Take the listing below and output it again exactly.

################

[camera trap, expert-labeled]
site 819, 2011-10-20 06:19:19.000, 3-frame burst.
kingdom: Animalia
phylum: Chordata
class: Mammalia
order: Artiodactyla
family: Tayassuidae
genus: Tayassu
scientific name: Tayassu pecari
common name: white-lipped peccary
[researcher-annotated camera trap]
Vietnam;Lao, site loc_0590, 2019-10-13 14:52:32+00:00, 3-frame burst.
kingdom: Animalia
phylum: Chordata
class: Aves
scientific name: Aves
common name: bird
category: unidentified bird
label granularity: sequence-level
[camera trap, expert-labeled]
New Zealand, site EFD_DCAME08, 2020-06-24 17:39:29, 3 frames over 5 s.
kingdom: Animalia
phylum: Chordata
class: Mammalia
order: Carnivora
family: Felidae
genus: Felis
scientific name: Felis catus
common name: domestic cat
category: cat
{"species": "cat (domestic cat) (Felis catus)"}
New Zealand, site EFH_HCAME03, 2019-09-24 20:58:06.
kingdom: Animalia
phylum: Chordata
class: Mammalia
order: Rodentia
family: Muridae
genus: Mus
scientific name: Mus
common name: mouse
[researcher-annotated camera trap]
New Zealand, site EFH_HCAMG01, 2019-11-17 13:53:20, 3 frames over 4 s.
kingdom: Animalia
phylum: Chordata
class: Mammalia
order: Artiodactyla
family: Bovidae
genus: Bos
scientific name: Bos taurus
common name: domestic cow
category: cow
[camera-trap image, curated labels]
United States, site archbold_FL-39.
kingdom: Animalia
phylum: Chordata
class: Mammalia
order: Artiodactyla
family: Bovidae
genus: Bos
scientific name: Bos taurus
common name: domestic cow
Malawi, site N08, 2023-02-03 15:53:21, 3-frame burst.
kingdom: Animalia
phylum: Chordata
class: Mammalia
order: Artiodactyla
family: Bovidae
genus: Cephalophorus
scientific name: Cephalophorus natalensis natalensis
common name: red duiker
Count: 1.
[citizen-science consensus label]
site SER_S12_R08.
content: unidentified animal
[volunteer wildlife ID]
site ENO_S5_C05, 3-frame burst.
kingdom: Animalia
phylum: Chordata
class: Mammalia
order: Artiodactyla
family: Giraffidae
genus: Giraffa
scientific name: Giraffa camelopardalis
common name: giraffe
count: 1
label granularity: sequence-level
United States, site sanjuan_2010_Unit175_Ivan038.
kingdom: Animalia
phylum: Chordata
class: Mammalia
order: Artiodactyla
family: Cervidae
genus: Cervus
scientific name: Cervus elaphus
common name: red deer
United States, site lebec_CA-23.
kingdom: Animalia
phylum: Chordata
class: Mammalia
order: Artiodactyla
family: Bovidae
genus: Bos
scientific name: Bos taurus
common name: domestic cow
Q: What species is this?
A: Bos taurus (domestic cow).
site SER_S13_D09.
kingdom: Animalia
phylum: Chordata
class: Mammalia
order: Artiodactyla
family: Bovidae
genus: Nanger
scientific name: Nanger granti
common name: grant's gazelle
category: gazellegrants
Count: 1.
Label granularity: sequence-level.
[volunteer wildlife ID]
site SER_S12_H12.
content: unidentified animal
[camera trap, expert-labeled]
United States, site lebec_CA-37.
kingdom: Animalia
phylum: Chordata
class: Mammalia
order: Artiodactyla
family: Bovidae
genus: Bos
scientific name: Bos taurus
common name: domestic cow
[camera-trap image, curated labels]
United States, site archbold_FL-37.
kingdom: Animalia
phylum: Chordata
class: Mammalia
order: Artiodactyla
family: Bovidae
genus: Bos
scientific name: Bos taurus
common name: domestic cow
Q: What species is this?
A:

################

> Output for this exercise
[camera trap, expert-labeled]
site 819, 2011-10-20 06:19:19.000, 3-frame burst.
kingdom: Animalia
phylum: Chordata
class: Mammalia
order: Artiodactyla
family: Tayassuidae
genus: Tayassu
scientific name: Tayassu pecari
common name: white-lipped peccary
[researcher-annotated camera trap]
Vietnam;Lao, site loc_0590, 2019-10-13 14:52:32+00:00, 3-frame burst.
kingdom: Animalia
phylum: Chordata
class: Aves
scientific name: Aves
common name: bird
category: unidentified bird
label granularity: sequence-level
[camera trap, expert-labeled]
New Zealand, site EFD_DCAME08, 2020-06-24 17:39:29, 3 frames over 5 s.
kingdom: Animalia
phylum: Chordata
class: Mammalia
order: Carnivora
family: Felidae
genus: Felis
scientific name: Felis catus
common name: domestic cat
category: cat
{"species": "cat (domestic cat) (Felis catus)"}
New Zealand, site EFH_HCAME03, 2019-09-24 20:58:06.
kingdom: Animalia
phylum: Chordata
class: Mammalia
order: Rodentia
family: Muridae
genus: Mus
scientific name: Mus
common name: mouse
[researcher-annotated camera trap]
New Zealand, site EFH_HCAMG01, 2019-11-17 13:53:20, 3 frames over 4 s.
kingdom: Animalia
phylum: Chordata
class: Mammalia
order: Artiodactyla
family: Bovidae
genus: Bos
scientific name: Bos taurus
common name: domestic cow
category: cow
[camera-trap image, curated labels]
United States, site archbold_FL-39.
kingdom: Animalia
phylum: Chordata
class: Mammalia
order: Artiodactyla
family: Bovidae
genus: Bos
scientific name: Bos taurus
common name: domestic cow
Malawi, site N08, 2023-02-03 15:53:21, 3-frame burst.
kingdom: Animalia
phylum: Chordata
class: Mammalia
order: Artiodactyla
family: Bovidae
genus: Cephalophorus
scientific name: Cephalophorus natalensis natalensis
common name: red duiker
Count: 1.
[citizen-science consensus label]
site SER_S12_R08.
content: unidentified animal
[volunteer wildlife ID]
site ENO_S5_C05, 3-frame burst.
kingdom: Animalia
phylum: Chordata
class: Mammalia
order: Artiodactyla
family: Giraffidae
genus: Giraffa
scientific name: Giraffa camelopardalis
common name: giraffe
count: 1
label granularity: sequence-level
United States, site sanjuan_2010_Unit175_Ivan038.
kingdom: Animalia
phylum: Chordata
class: Mammalia
order: Artiodactyla
family: Cervidae
genus: Cervus
scientific name: Cervus elaphus
common name: red deer
United States, site lebec_CA-23.
kingdom: Animalia
phylum: Chordata
class: Mammalia
order: Artiodactyla
family: Bovidae
genus: Bos
scientific name: Bos taurus
common name: domestic cow
Q: What species is this?
A: Bos taurus (domestic cow).
site SER_S13_D09.
kingdom: Animalia
phylum: Chordata
class: Mammalia
order: Artiodactyla
family: Bovidae
genus: Nanger
scientific name: Nanger granti
common name: grant's gazelle
category: gazellegrants
Count: 1.
Label granularity: sequence-level.
[volunteer wildlife ID]
site SER_S12_H12.
content: unidentified animal
[camera trap, expert-labeled]
United States, site lebec_CA-37.
kingdom: Animalia
phylum: Chordata
class: Mammalia
order: Artiodactyla
family: Bovidae
genus: Bos
scientific name: Bos taurus
common name: domestic cow
[camera-trap image, curated labels]
United States, site archbold_FL-37.
kingdom: Animalia
phylum: Chordata
class: Mammalia
order: Artiodactyla
family: Bovidae
genus: Bos
scientific name: Bos taurus
common name: domestic cow
Q: What species is this?
A:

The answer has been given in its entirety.